══ Document text

On Delayed Revelation and Sisterhood

I have moments of delayed revelation.  Something happens and it sticks in my head, rolling around, gathering shape and meaning until I’m ready to understand.  I had one of those moments the other day, on Mouse’s birthday.  It wasn’t until we went to a wedding that the entire moment really revealed itself to me.  Toy trucks, shots with bartenders, wedding speeches, and the bond of sisterhood.  It’ll make sense, I promise.

We went to the California Academy of Sciences for Mouse’s birthday.  The girls watched butterflies, searched for fish, and learned about earthquakes.  LP alternated between sleeping on my back and eating my hair.  It was dandy.  After lunch we went out to a little grassy area behind the restaurant so the girls could run around.  They headed for two seal statues, sat on them, and promptly started arguing.  Something about naming one of the seals “Baby Bird” or “Baby Turtle”.  It was heated.  De-sistering was threatened.

All of a sudden a little boy walked up to the seal.  He parked himself in front of Mouse.  Staring.  It was obvious he wanted to connect with her, but didn’t know how.  No time for sister fights now.

He went forward, Mouse went backward.  Forward.  Backward.  Then he offered Mouse his toy truck.  Now, if I know anything about kids, I know that this is a serious gesture.  No dice.  Still, he kept creeping on her until she nearly fell into the wood chips.  Mouse was, as is typical in these situations, at a loss.  Chipmunk dutifully came to her aid and broke the news to the guy:

“She doesn’t weally like you, okaaay?”

Oh, no, my heart.  Crush.  Splat.

I got up and had an immediate conversation with both girls about kindness and diplomacy.  Apologies were made, boundaries negotiated, space offered.  In the end, they did play together, although the girls didn’t break sister ranks.  They were playing with him.

Then came the flash of my girls in the future.  Older Mouse and Older Chipmunk, under-aged, yet at some bar somewhere, arguing, when someone approaches.

════
══ Information given

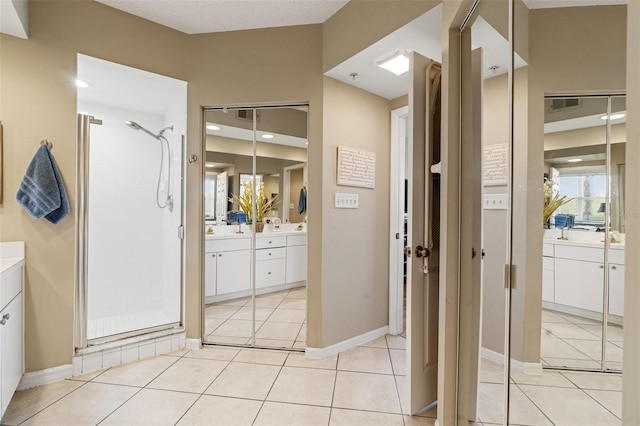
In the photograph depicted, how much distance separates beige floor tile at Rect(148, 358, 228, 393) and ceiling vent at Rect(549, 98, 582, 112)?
2376 mm

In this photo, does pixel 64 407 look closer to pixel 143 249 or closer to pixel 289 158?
pixel 143 249

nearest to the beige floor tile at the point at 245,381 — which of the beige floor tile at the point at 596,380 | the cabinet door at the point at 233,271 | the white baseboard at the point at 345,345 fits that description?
the white baseboard at the point at 345,345

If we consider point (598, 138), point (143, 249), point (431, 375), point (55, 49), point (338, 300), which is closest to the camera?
point (598, 138)

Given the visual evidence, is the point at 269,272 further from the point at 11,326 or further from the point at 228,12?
the point at 228,12

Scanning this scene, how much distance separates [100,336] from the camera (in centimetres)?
235

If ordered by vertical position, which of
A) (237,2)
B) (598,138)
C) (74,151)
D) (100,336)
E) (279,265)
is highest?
(237,2)

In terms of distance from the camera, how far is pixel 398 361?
2.36 m

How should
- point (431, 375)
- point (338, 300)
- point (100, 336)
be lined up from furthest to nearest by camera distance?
point (338, 300) < point (100, 336) < point (431, 375)

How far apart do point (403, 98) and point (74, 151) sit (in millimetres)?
2740

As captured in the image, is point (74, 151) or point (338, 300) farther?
point (338, 300)

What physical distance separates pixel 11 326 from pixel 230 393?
1357 millimetres

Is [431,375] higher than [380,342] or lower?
higher

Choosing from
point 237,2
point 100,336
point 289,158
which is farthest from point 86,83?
point 100,336

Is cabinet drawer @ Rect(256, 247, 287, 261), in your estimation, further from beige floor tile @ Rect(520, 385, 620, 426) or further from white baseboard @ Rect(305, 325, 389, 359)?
beige floor tile @ Rect(520, 385, 620, 426)
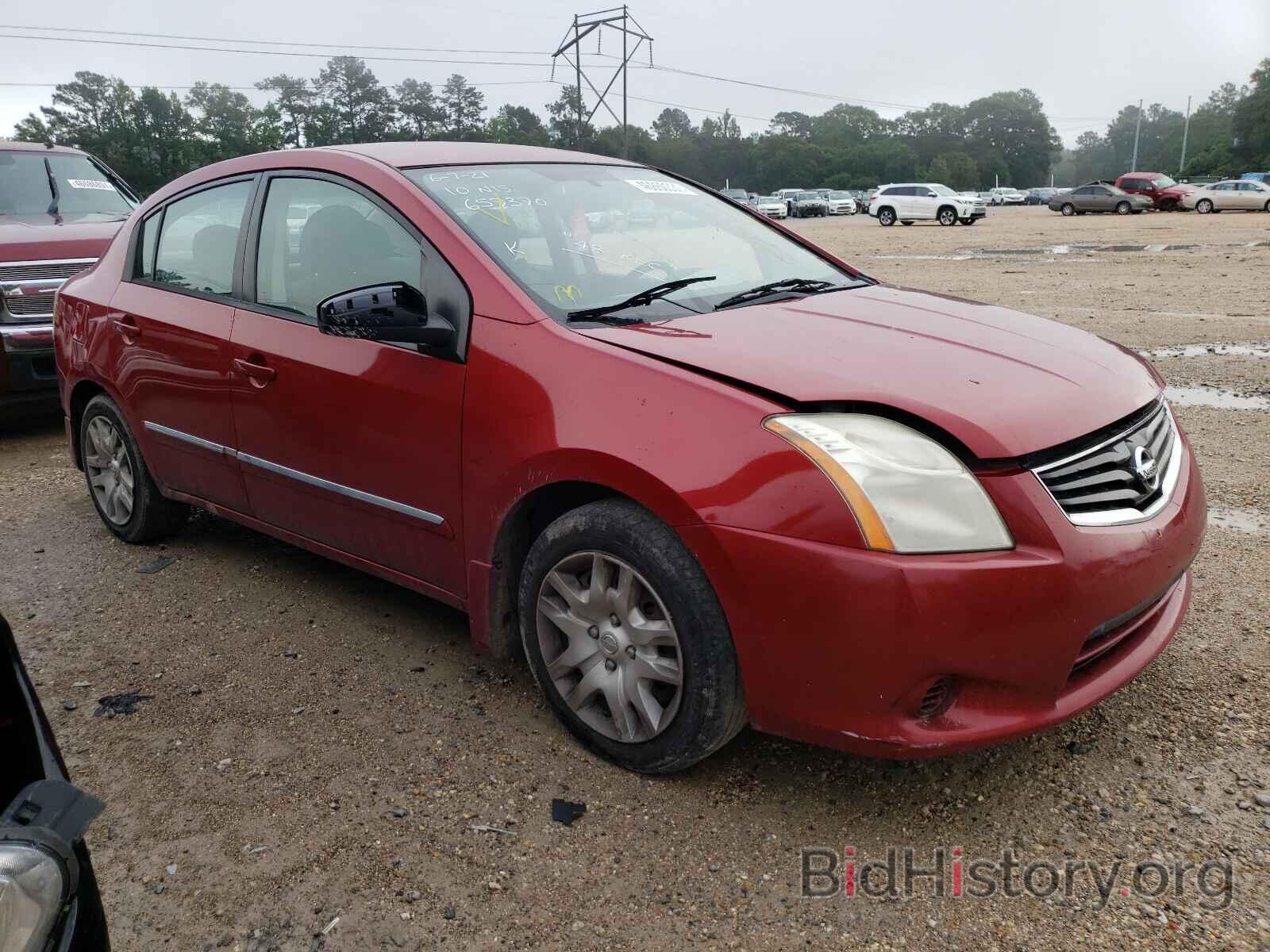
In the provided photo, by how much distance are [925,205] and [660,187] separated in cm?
3579

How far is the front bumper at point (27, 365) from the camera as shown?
629 centimetres

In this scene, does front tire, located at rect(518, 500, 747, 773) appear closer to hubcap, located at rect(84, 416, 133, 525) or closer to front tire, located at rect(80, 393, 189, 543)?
front tire, located at rect(80, 393, 189, 543)

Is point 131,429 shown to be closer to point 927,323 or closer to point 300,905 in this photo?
point 300,905

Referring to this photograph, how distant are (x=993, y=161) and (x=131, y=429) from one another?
399ft

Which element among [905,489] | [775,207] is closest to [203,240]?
[905,489]

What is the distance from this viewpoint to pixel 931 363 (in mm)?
2537

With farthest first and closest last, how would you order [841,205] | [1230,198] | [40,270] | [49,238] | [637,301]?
[841,205], [1230,198], [49,238], [40,270], [637,301]

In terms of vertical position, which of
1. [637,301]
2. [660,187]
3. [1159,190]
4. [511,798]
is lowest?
[511,798]

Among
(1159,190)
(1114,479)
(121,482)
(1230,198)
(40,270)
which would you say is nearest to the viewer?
(1114,479)

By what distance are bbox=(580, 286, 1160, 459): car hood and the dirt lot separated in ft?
3.00

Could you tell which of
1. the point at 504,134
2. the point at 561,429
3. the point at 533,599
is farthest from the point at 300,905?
the point at 504,134

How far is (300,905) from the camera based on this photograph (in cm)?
225

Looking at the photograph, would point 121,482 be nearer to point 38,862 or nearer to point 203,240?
point 203,240

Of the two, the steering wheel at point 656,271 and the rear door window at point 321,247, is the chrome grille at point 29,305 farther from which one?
the steering wheel at point 656,271
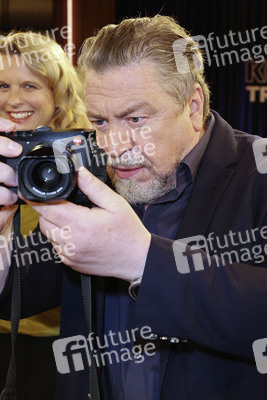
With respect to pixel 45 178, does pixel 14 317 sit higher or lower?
lower

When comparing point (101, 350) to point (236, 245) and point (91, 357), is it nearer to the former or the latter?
point (91, 357)

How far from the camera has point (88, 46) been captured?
122cm

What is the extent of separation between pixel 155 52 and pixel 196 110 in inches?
5.9

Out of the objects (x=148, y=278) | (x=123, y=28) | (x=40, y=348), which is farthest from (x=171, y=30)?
(x=40, y=348)

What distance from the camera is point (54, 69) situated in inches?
68.6

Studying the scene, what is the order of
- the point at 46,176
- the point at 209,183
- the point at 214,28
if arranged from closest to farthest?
the point at 46,176 → the point at 209,183 → the point at 214,28

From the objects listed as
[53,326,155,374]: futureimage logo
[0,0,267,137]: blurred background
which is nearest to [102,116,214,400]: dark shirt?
[53,326,155,374]: futureimage logo

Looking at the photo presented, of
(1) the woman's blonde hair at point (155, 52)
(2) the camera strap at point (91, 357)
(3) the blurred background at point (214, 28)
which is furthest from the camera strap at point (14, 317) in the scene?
(3) the blurred background at point (214, 28)

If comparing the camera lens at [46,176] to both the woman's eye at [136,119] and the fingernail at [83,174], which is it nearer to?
the fingernail at [83,174]

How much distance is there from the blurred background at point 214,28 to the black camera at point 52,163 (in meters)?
2.57

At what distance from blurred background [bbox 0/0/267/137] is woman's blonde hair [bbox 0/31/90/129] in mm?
1588

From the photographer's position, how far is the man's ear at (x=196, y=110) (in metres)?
1.18

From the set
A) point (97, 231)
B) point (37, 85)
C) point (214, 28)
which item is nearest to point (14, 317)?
point (97, 231)

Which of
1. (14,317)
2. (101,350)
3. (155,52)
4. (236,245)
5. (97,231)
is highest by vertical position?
(155,52)
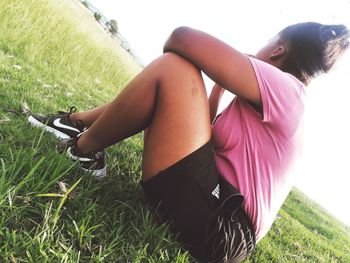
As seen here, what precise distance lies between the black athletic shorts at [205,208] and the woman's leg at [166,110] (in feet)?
0.25

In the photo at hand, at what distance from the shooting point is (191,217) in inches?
84.2

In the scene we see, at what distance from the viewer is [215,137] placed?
2.43m

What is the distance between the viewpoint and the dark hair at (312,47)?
2.42 metres

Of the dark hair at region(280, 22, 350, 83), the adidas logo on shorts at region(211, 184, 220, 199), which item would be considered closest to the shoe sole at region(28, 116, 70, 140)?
the adidas logo on shorts at region(211, 184, 220, 199)

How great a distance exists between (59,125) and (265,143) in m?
1.65

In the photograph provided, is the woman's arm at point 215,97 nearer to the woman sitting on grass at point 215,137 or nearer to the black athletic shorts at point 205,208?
the woman sitting on grass at point 215,137

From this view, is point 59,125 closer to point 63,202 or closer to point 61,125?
point 61,125

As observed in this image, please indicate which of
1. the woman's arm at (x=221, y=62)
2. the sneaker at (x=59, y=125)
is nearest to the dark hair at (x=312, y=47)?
the woman's arm at (x=221, y=62)

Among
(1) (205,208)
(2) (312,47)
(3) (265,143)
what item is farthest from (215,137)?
(2) (312,47)

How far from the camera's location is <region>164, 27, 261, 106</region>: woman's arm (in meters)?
2.13

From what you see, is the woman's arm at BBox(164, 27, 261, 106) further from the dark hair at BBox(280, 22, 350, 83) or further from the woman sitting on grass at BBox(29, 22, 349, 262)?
the dark hair at BBox(280, 22, 350, 83)

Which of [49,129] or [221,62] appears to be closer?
[221,62]

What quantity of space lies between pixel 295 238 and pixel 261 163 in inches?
107

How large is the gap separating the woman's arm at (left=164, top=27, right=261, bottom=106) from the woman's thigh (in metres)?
0.08
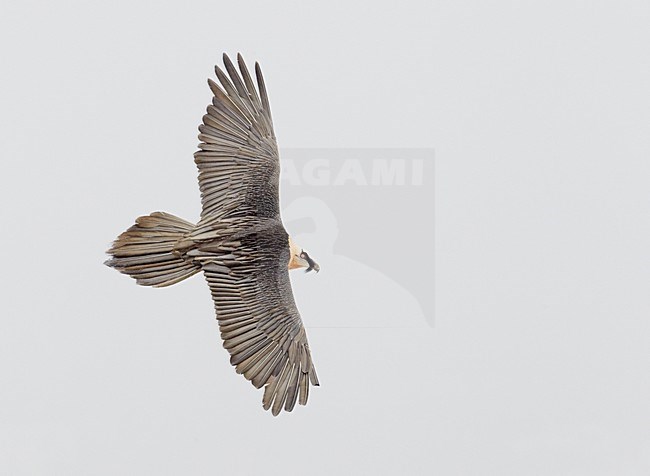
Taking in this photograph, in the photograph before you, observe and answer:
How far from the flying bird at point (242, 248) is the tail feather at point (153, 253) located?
11 mm

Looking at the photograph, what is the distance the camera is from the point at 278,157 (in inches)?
454

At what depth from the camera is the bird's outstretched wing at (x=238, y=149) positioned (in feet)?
37.0

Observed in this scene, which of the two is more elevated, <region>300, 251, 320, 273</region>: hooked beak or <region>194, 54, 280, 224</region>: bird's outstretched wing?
<region>194, 54, 280, 224</region>: bird's outstretched wing

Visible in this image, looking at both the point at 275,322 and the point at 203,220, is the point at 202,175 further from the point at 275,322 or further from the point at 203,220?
the point at 275,322

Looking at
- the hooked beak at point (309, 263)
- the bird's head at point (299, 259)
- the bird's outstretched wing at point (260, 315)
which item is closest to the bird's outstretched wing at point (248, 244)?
the bird's outstretched wing at point (260, 315)

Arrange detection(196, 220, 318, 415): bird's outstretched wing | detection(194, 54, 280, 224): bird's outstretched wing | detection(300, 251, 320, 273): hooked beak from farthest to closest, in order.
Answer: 1. detection(300, 251, 320, 273): hooked beak
2. detection(194, 54, 280, 224): bird's outstretched wing
3. detection(196, 220, 318, 415): bird's outstretched wing

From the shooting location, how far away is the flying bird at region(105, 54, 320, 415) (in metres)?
10.6

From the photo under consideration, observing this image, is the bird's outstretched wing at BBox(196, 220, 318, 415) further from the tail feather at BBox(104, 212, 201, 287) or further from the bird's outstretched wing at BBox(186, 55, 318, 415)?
the tail feather at BBox(104, 212, 201, 287)

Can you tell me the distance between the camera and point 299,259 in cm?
1140

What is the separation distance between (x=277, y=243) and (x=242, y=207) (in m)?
0.62

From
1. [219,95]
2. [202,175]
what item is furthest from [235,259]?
[219,95]

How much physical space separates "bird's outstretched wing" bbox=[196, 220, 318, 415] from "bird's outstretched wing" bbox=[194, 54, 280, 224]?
53 cm

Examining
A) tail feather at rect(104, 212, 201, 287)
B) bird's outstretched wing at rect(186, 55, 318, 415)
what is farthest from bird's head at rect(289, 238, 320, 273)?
tail feather at rect(104, 212, 201, 287)

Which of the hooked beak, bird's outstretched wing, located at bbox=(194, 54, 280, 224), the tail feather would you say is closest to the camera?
the tail feather
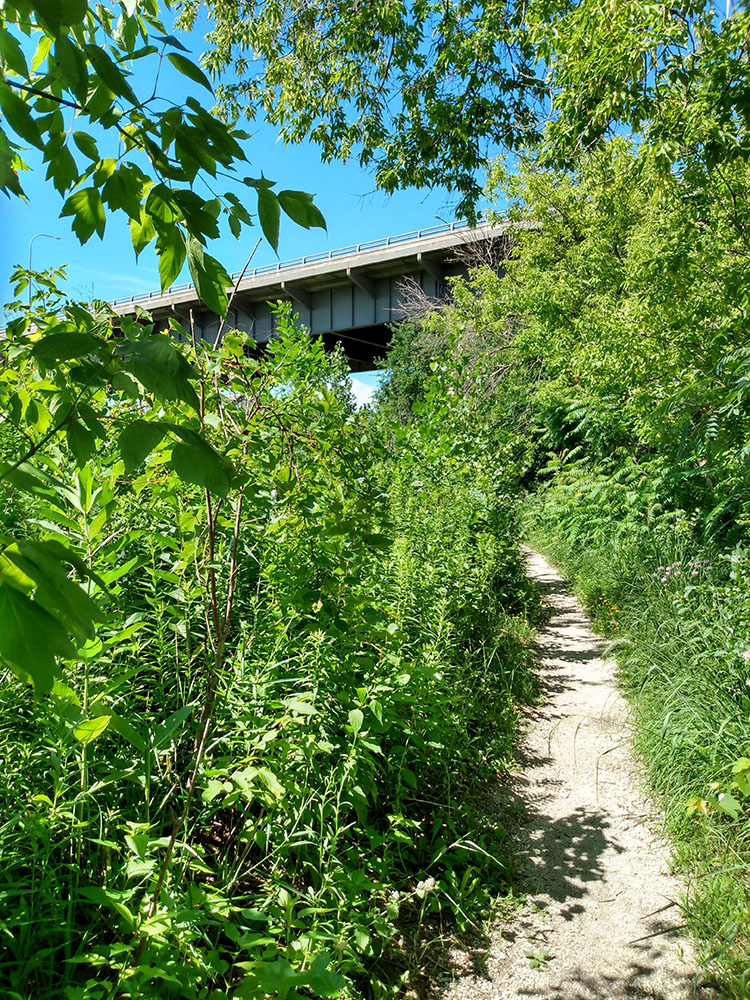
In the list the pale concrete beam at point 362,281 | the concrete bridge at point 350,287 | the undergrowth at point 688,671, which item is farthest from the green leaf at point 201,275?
the pale concrete beam at point 362,281

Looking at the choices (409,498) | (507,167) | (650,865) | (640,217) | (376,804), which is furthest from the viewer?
(507,167)

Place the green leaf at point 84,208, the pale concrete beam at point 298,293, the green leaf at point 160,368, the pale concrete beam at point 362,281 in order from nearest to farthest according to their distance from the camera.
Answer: the green leaf at point 160,368 → the green leaf at point 84,208 → the pale concrete beam at point 362,281 → the pale concrete beam at point 298,293

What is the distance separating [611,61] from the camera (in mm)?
4793

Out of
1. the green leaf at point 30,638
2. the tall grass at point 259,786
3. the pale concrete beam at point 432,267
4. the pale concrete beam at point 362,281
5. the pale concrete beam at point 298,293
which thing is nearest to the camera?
the green leaf at point 30,638

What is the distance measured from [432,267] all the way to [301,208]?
2282 cm

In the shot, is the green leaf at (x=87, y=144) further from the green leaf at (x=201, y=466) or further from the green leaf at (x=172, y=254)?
the green leaf at (x=201, y=466)

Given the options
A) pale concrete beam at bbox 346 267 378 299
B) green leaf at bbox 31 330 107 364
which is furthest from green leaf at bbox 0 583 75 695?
pale concrete beam at bbox 346 267 378 299

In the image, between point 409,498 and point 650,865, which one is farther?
point 409,498

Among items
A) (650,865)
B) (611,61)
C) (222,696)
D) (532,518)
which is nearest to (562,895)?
(650,865)

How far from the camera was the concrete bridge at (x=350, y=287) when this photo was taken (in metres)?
22.2

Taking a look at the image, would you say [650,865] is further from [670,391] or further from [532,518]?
[532,518]

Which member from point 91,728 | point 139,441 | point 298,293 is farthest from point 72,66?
point 298,293

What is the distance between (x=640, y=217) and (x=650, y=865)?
28.0 feet

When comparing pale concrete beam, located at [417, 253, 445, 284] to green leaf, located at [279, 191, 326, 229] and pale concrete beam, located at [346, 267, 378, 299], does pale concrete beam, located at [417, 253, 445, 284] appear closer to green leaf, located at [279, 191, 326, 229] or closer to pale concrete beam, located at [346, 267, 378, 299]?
pale concrete beam, located at [346, 267, 378, 299]
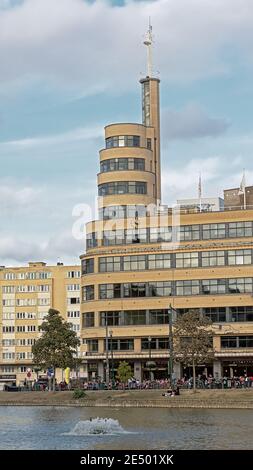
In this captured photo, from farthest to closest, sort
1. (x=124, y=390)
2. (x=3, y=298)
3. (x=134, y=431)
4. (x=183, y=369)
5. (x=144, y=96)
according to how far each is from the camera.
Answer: (x=3, y=298)
(x=144, y=96)
(x=183, y=369)
(x=124, y=390)
(x=134, y=431)

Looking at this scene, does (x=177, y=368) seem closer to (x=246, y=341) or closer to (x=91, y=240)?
(x=246, y=341)

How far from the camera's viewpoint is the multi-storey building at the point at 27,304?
17488cm

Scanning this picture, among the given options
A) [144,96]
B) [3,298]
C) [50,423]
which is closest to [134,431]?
[50,423]

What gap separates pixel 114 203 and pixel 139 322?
1997 centimetres

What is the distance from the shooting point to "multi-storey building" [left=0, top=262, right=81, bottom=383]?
574 ft

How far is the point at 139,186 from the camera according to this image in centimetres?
14425

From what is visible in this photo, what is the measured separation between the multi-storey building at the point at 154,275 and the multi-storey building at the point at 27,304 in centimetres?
3545

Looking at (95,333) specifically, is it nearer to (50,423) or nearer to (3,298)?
(3,298)

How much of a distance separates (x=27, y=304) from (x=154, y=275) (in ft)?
165

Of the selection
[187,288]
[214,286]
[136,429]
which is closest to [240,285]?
[214,286]

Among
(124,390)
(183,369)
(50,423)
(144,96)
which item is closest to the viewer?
(50,423)

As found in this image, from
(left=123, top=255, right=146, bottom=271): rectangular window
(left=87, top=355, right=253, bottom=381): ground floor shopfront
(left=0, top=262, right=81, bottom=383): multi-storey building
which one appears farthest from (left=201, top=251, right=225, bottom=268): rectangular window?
(left=0, top=262, right=81, bottom=383): multi-storey building

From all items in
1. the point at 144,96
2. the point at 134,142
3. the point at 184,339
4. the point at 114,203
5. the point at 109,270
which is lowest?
the point at 184,339
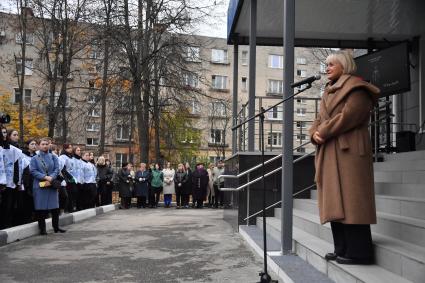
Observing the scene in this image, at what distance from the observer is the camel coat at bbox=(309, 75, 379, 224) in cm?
444

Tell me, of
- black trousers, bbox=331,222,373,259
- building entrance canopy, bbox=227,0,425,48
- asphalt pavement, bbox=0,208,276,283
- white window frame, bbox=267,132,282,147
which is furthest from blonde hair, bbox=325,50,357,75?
white window frame, bbox=267,132,282,147

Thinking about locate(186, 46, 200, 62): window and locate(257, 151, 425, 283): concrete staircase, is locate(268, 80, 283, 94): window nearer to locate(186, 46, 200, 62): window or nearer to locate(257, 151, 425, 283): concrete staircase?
locate(186, 46, 200, 62): window

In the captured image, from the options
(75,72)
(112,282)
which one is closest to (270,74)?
(75,72)

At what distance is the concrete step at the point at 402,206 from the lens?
4.97m

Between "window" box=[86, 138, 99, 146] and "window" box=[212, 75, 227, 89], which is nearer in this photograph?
"window" box=[86, 138, 99, 146]

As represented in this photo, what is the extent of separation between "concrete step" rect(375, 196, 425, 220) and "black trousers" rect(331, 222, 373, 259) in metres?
0.72

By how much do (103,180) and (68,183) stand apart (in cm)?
432

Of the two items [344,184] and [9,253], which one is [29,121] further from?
[344,184]

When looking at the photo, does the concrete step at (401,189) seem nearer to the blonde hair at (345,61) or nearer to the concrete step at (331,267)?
the concrete step at (331,267)

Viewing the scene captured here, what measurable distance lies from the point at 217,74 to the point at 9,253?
4986 centimetres

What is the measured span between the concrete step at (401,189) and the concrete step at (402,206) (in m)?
0.21

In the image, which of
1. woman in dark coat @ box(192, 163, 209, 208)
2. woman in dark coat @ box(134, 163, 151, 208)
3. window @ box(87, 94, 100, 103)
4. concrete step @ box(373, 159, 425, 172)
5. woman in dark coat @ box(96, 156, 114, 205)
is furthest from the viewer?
window @ box(87, 94, 100, 103)

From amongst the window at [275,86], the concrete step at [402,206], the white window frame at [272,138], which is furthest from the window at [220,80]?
the concrete step at [402,206]

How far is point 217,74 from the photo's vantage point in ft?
184
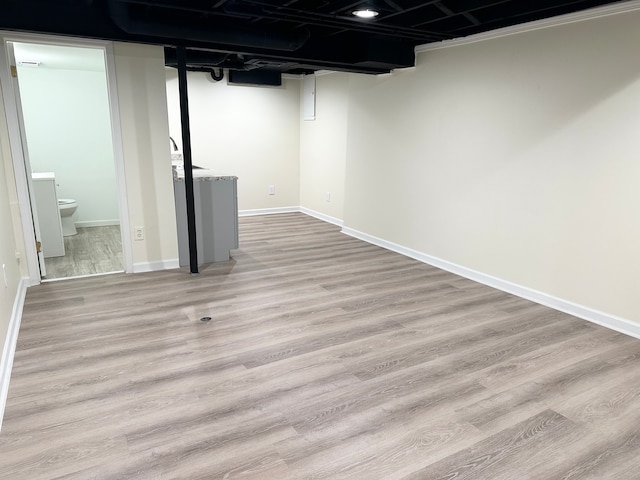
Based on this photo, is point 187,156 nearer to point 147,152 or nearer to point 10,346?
point 147,152

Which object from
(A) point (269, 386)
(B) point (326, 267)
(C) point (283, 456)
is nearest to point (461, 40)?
(B) point (326, 267)

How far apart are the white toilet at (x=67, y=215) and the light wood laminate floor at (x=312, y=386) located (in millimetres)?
2179

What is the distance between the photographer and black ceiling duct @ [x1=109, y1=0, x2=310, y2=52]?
3422 millimetres

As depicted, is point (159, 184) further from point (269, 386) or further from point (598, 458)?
point (598, 458)

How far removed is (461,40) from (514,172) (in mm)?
1418

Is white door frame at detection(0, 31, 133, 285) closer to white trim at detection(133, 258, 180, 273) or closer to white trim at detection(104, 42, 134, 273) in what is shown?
white trim at detection(104, 42, 134, 273)

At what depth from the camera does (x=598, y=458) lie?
1.97 meters

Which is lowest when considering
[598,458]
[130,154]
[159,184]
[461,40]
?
[598,458]

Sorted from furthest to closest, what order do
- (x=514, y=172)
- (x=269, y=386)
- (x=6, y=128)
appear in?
(x=514, y=172), (x=6, y=128), (x=269, y=386)

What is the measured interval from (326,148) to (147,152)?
11.1 ft

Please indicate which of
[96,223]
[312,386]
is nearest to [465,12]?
[312,386]

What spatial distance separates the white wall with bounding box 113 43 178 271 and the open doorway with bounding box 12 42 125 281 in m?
1.04

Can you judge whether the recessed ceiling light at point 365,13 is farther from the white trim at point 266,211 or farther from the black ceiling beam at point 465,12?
the white trim at point 266,211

════

▶ What the exercise asks:
Resume the essay on delayed revelation and sisterhood after its last sentence. None of the data affects what you need to do here.

▶ Task response:
I could see it too well.  Mouse will be anxious about her fake ID (procured, likely, by Chipmunk).  Chipmunk has probably convinced her sister that they’d only have one drink and go home, only to end up doing shots with the bartender.  Mouse will attract someone’s attention, but be too tongue-tied and uncomfortable with the spectacle to reclaim her space.  Chipmunk, always willing to butt in, delivers the devastating line.  She’s just not that into you.

Don’t laugh at me.

Mouse and Chipmunk are only two-and-a-half years apart, and it is fascinating to watch them be sisters.  Right now, they are with each other nearly every hour of every day.  Lately, they’ve even taken to sleeping in the same bed together.  I can see how this closeness knits them together in a way that I probably will never understand.  My brother is eleven years younger than I am and my sister died as a very young baby.  I love my brother and we have a good relationship that is unique due to our age difference, but in many ways, we grew up as two only-children.

Latke’s cousin got married this past weekend.  When the bride’s younger sister got up and made her speech, I couldn’t help but think of my little girls who would one day be so big.

Little Sister talked about knowing Big Sister in an intimate, almost secret way. She, of course, talked about good secrets—an intuitive kind of love that held them together, even as they lived in opposite parts of the country.  Those secrets would be (and were meant to be) shared, as her sister embarked on a new life with her husband.  It was a wedding speech, after all, and a beautiful one at that.

Maybe because Latke’s extended family was there, I thought about sibling relationships quite a bit this weekend.  Latke’s mom has two sisters, and having lost my sister at a very young age, I’ve often wondered about what it would be to grow up with so much… sisterness.  Watching my girls grow into themselves, I can see how that sister relationship can be full of secrets.  Beautiful, happy secrets, and some vulnerable, troubled secrets.  Secrets that they’ll one day share with other close friends, partners, maybe even my grandchildren.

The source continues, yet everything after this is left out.